I scounted and found a great spot with a blind and everything already there. We hunted it yesterday with great success, and i planned to hunt it again this morning. In order to lighten my load, i left my shocking system and blind bag in the hide. Surely Johnny Q Public would know to stay the heck away????? NO, some jackwagon hunted my sweet spot this morning. They better have left my stuff or else they're gonna get an ol fashioned country arse whoopin!!!

















Hehehe!


----------



## Hookem Hideout (Apr 12, 2007)

Early in the season to be stirring the (POC my blind) pot!!!!!


----------



## sotexhookset (Jun 4, 2011)

That was me! I put a LoJack in your bad *** Haynie early yesterday morning at your slip behind PC and was able to see where you brought them birds in from. That's *MY* spot now.

How'd you get that Cat back in there?


----------



## Copano/Aransas (Dec 18, 2011)

http://2coolfishing.com/ttmbforum/showthread.php?t=662017 :biggrin:?????


----------



## Spots and Dots (May 23, 2004)

sotexhookset said:


> How'd you get that Cat back in there?


It's all about the prop......lol


----------



## sotexhookset (Jun 4, 2011)

Spots and Dots said:


> It's all about the prop......lol


Ahh. Sweeeet.


----------



## fishingtwo (Feb 23, 2009)

Your suppost to leave your dekes their, that way they know you will be back in the morning...lol


----------



## JFolm (Apr 22, 2012)

Copano/Aransas said:


> http://2coolfishing.com/ttmbforum/showthread.php?t=662017 :biggrin:?????
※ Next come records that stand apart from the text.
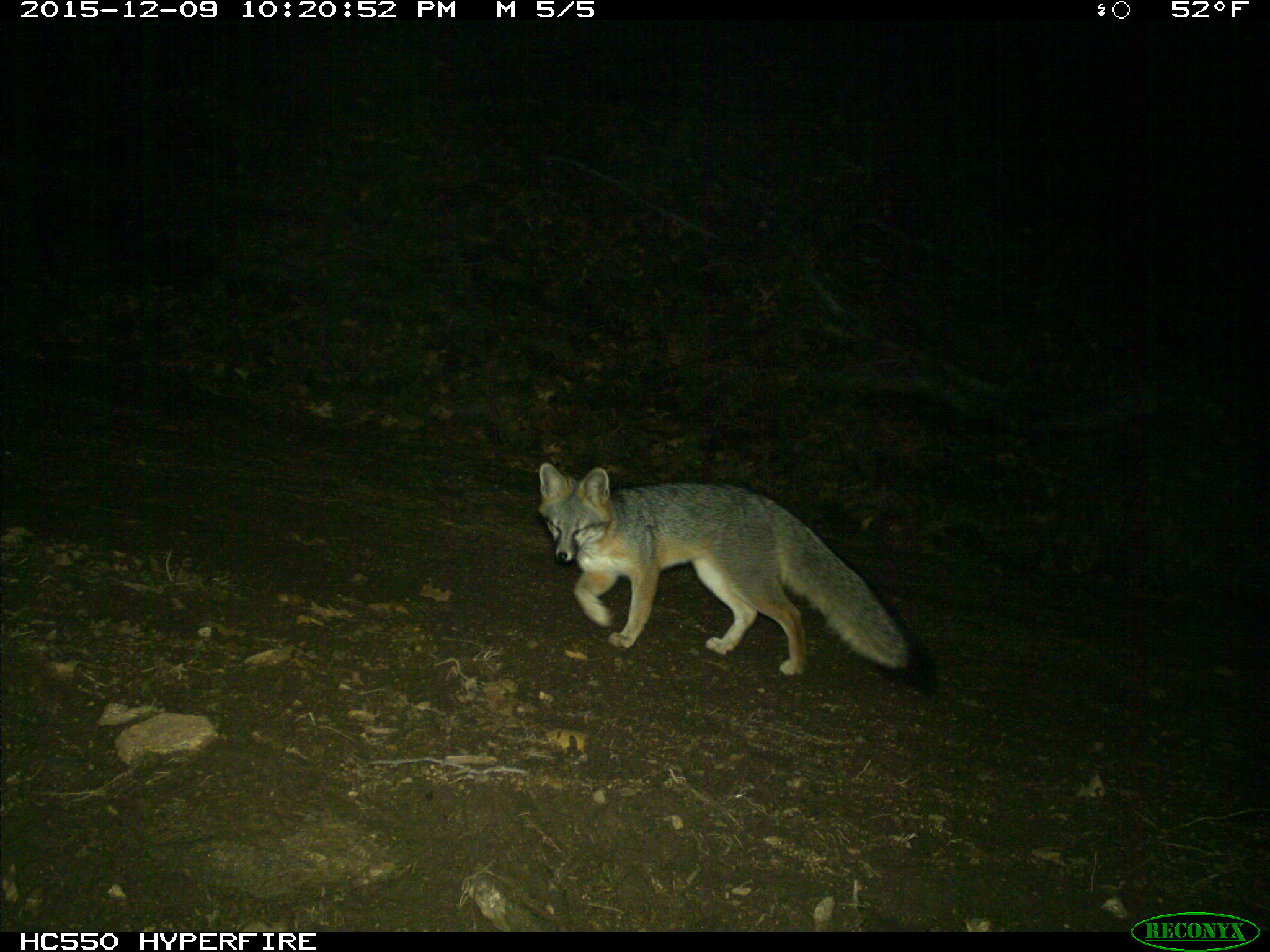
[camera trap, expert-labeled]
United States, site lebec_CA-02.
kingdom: Animalia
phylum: Chordata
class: Mammalia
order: Carnivora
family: Canidae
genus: Urocyon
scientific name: Urocyon cinereoargenteus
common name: gray fox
Urocyon cinereoargenteus (gray fox).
That's awesome! Public duck hunters at their best.


----------



## Copano/Aransas (Dec 18, 2011)

JFolm said:


> That's awesome! Public duck hunters at their best.


Sound like the Blind in question to me LOL. It's called P-U-B-L-I-C WATER people, not my water.


----------



## cadjockey (Jul 30, 2009)

How dare he. Probably the same dude that potlicked my snapper spot...you know, the number that's in that book that every swinging dick on the coast has a copy of...


----------



## letsgofishbro (Feb 8, 2012)

Hahahahahaha. Had some jack wagons come tell me a blind I was hunting was theirs when it was an abandoned public blind that I found modified and brushed up this year. I got there early and I had people in the blind and already had decoys out guy came in hot threatening yelling and cussing. PUBLIC blinds are PUBLIC. first come first serve. Don't leave your blind bag if anything leave decoys but half the time someone will run off with those. It stinks but it's the truth.


----------



## reeltimer (Feb 5, 2010)

**** there are alot of decoys out there.

sent from my taxpayer-funded sail phone and yes the government is tapped into my talk


----------



## BBCAT (Feb 2, 2010)

It's public water, It ain't cool but it's going to happen. If you are going to build a blind you just have to get there before them.


----------



## bubbas kenner (Sep 4, 2010)

Hunt it together eat a bunch of tacos with chorizo n bean and I guaranty you they will leave.


----------



## ak (May 6, 2012)

You found a spot with a blind someone else built and are mad someone else hunted it?


----------



## sotexhookset (Jun 4, 2011)

ak said:


> You found a spot with a blind someone else built and are mad someone else hunted it?


Uhhh. Incoming. Go ahead and duck.


----------



## regulator (May 21, 2004)

sotexhookset said:


> Uhhh. Incoming. Go ahead and duck.


nahhhhhh complete miss


----------



## ethan (Aug 3, 2006)

ak said:


> You found a spot with a blind someone else built and are mad someone else hunted it?


That's what I'm saying if you didn't build it good rule of thumb don't hunt in it. Unless you like to fight with the guy that did, sure its public property now but if you were too lazy to scout and build your own blind don't complain that the guy that did build it is ****** off at you.

Second if you're dumb enough to leave your stuff for the next day in a blind you didn't build on public property, you should probably pre-order all new gear for every other hunts cause you are never going to see your stuff again.
lucky for you that guy was a good Samaritan.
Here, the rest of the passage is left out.